Task objective:
How many lines below include the word "United"? State that number and nothing else.
==============================
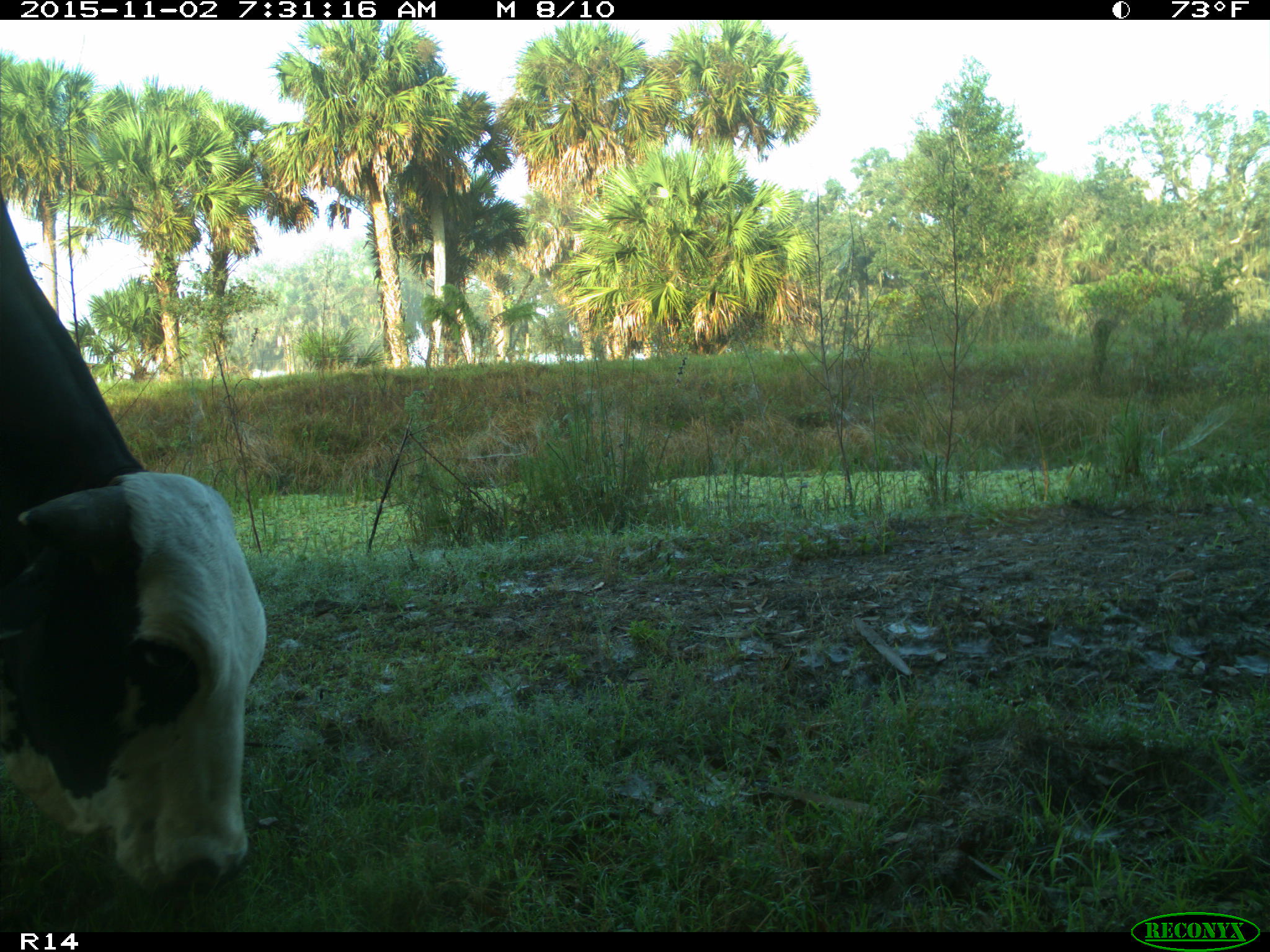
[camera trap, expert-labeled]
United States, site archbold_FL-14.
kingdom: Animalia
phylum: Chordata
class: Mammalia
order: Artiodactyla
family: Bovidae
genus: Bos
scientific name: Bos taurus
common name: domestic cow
==============================
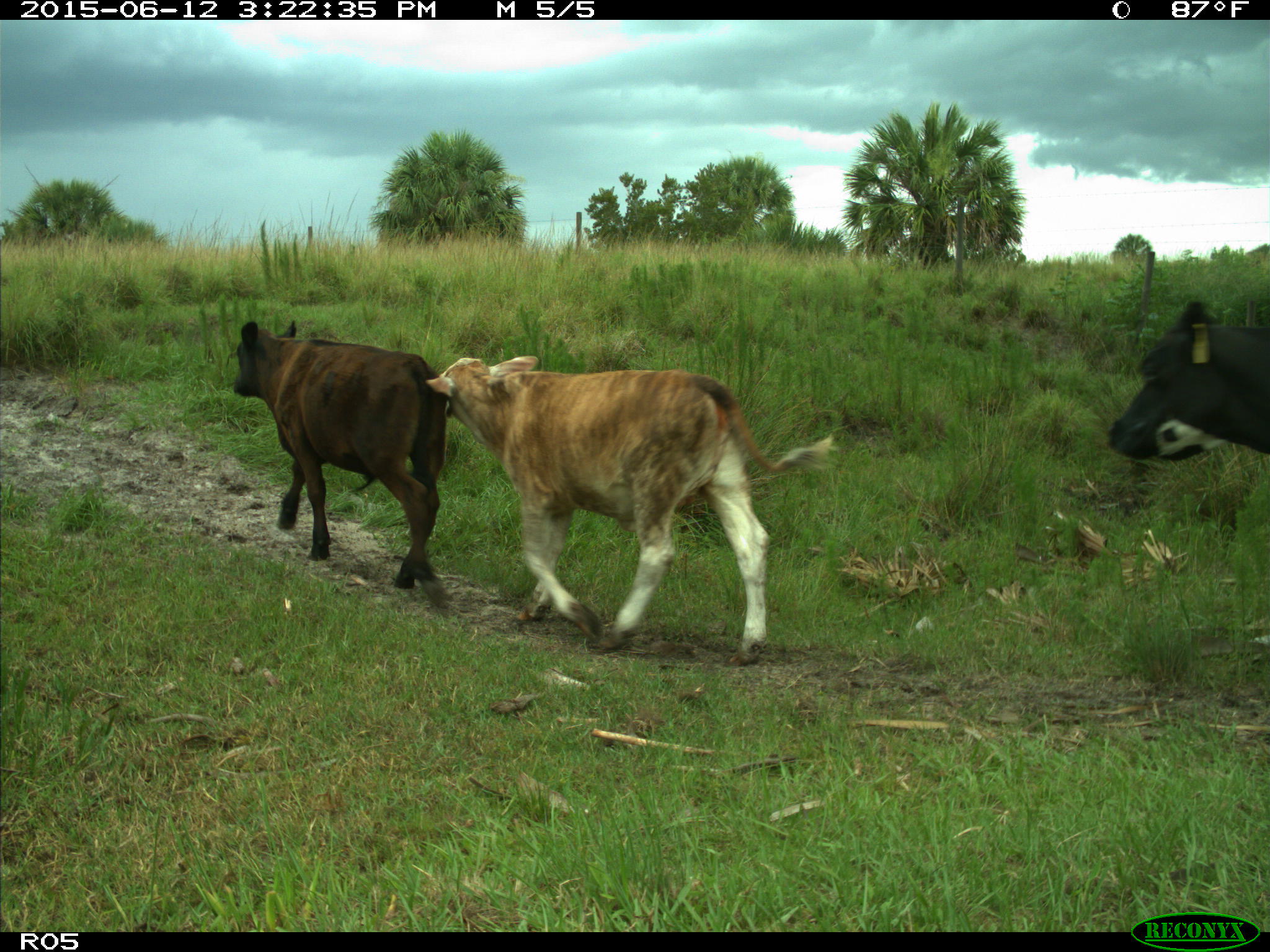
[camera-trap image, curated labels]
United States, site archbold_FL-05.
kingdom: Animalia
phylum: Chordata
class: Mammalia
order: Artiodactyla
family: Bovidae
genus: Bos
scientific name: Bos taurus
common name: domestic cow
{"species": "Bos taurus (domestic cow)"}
==============================
Task result:
2